* Problem requirements: Reproduce exactly the lines beginning with the line that contains "How far is [297,405]" and ending at the final line of the material below.
____ Material supplied
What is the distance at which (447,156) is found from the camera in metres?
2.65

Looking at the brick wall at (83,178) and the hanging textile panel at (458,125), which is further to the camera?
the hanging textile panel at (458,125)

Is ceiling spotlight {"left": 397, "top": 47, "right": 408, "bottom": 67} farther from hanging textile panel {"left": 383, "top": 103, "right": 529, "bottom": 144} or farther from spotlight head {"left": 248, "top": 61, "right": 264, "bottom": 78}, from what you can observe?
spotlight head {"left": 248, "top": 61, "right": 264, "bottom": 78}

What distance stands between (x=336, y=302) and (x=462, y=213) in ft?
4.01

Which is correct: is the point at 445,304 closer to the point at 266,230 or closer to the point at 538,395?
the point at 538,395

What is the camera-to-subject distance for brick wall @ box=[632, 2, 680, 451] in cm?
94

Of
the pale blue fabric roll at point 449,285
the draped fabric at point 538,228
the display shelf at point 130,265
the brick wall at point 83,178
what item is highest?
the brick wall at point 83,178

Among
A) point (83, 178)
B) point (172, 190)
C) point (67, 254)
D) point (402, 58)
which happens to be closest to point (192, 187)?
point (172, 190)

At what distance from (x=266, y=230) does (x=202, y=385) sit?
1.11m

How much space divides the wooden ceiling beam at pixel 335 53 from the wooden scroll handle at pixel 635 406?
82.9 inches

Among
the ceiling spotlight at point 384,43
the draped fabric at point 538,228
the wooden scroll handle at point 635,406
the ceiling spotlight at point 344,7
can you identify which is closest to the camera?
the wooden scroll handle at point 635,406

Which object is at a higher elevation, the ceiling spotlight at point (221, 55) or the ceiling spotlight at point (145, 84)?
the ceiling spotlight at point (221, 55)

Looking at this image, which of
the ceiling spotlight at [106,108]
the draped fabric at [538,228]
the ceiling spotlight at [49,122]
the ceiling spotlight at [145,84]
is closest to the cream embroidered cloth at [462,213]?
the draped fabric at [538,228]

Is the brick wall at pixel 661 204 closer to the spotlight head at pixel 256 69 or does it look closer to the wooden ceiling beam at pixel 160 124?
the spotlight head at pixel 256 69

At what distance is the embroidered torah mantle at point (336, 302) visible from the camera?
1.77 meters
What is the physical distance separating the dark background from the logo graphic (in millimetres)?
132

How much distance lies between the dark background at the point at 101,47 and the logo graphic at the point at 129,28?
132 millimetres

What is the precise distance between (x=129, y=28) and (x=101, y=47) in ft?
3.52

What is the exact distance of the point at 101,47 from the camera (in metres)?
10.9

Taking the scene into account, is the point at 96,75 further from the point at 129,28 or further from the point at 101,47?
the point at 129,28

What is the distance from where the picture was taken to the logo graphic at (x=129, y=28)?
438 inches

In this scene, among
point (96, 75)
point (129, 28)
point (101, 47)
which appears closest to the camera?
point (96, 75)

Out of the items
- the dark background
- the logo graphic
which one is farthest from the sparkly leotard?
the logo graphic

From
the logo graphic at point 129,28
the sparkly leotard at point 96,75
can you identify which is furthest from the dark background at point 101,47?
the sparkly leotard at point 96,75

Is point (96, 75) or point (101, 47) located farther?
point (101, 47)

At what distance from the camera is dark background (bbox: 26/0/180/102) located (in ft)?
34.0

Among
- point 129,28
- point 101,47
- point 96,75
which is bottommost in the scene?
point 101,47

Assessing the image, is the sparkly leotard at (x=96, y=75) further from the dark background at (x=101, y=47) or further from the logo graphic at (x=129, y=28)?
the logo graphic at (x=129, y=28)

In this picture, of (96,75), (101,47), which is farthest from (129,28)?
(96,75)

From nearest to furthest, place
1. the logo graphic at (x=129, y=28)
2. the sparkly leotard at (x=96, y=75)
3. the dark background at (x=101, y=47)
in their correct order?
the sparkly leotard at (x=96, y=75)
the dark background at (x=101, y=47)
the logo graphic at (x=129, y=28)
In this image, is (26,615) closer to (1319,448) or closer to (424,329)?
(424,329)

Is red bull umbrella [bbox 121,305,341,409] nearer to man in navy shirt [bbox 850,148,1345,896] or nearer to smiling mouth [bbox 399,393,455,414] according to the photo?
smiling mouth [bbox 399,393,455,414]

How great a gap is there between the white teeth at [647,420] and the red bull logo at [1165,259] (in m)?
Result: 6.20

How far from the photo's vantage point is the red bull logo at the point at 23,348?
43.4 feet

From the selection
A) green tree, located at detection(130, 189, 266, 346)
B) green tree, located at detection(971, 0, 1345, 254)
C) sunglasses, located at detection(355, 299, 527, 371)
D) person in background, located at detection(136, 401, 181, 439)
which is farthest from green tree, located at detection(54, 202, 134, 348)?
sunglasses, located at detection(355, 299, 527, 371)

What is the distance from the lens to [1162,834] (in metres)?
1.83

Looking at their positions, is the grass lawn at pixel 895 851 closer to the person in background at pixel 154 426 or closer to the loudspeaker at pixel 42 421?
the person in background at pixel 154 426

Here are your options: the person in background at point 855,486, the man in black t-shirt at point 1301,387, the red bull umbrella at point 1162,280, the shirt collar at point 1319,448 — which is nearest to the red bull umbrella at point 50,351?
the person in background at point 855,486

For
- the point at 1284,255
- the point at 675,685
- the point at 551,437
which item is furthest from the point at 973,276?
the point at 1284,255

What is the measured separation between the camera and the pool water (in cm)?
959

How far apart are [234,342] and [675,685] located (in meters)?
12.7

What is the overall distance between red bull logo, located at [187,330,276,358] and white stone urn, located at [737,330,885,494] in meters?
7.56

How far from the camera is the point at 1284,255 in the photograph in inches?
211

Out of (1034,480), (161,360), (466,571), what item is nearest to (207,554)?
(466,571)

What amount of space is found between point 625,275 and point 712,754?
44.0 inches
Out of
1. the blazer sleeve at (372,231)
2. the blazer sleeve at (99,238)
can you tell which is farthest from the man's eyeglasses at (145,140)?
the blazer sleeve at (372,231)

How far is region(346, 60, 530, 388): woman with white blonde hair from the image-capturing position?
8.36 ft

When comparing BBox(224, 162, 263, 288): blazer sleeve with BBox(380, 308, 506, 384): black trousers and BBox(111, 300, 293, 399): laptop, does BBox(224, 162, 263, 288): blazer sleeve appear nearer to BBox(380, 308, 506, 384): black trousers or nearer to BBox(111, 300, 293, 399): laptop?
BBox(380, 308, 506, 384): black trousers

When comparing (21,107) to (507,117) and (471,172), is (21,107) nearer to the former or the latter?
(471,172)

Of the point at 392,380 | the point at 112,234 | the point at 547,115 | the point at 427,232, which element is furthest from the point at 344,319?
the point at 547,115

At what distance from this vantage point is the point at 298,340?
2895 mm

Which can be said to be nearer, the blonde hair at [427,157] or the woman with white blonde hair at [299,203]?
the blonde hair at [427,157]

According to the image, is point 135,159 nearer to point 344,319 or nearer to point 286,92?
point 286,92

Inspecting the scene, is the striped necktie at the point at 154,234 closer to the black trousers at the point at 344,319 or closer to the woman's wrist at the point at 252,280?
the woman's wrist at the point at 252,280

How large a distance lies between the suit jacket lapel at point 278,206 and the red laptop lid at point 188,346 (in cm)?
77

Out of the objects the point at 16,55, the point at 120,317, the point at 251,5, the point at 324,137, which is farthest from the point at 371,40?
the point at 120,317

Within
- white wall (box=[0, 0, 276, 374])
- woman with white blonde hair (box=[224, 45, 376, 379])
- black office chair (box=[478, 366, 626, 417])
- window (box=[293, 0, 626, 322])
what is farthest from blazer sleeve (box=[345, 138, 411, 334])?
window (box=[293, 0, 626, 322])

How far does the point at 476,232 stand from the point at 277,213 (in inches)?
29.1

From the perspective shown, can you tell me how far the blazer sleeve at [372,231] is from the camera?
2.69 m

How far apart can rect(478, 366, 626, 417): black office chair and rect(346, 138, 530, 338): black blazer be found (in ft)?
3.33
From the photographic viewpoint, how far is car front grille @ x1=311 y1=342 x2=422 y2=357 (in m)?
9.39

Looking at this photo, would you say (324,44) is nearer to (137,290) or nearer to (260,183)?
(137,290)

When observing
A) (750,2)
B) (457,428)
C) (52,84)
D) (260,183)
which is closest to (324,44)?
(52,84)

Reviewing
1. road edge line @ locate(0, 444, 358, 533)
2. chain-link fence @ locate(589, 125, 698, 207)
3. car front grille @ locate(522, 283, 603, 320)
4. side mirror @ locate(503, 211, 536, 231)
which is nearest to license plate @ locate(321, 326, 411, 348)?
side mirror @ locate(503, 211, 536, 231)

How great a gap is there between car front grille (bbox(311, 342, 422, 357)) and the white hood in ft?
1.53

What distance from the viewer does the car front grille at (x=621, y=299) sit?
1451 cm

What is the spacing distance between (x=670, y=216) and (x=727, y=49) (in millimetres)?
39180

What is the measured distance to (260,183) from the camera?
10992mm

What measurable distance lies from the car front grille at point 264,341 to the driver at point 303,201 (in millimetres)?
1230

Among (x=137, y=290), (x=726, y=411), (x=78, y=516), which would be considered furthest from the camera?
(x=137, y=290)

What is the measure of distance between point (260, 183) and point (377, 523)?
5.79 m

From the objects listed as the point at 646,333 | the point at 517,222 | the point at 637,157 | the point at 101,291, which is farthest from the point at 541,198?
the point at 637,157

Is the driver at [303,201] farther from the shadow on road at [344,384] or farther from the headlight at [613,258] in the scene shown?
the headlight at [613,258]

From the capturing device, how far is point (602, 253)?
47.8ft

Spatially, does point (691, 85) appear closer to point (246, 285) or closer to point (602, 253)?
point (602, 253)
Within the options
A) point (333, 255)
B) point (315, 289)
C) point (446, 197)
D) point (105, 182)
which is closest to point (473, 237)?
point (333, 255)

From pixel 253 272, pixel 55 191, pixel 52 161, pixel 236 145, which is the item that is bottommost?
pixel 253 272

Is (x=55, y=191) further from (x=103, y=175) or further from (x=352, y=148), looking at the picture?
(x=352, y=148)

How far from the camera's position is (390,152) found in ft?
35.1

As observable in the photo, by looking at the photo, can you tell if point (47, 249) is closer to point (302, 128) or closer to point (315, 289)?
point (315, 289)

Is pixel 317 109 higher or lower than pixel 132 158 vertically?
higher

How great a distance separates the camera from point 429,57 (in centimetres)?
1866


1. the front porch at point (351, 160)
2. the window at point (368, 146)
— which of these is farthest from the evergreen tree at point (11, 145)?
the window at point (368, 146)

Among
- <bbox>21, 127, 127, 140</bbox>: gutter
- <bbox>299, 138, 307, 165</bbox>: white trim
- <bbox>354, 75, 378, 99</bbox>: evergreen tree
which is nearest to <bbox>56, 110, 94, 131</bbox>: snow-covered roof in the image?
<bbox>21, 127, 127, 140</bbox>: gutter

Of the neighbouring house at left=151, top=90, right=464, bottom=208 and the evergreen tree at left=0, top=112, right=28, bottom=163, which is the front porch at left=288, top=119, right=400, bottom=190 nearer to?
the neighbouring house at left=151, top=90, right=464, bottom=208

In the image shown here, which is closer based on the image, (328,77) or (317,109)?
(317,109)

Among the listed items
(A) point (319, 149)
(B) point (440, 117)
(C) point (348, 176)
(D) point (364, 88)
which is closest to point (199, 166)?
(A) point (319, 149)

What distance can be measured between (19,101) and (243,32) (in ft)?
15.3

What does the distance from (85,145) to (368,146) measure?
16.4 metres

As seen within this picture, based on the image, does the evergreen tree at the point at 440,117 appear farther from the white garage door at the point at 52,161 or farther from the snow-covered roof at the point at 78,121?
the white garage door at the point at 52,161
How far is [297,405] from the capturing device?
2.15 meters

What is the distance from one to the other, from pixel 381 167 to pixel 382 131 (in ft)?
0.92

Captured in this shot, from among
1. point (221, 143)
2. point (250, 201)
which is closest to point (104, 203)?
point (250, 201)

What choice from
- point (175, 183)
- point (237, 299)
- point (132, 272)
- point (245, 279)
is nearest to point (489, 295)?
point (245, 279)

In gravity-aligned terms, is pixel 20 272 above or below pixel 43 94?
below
________
* Result of the task:
How far is [297,405] from the capturing device?
2.15 meters

What is the distance from one to the other, from pixel 381 167 to pixel 382 131 (in ft)?
0.92

Captured in this shot, from among
1. point (221, 143)
2. point (250, 201)
which is closest to point (104, 203)?
point (250, 201)

What choice from
- point (175, 183)
- point (237, 299)
- point (132, 272)
- point (245, 279)
is nearest to point (489, 295)?
point (245, 279)

In gravity-aligned terms, is pixel 20 272 above or below pixel 43 94?
below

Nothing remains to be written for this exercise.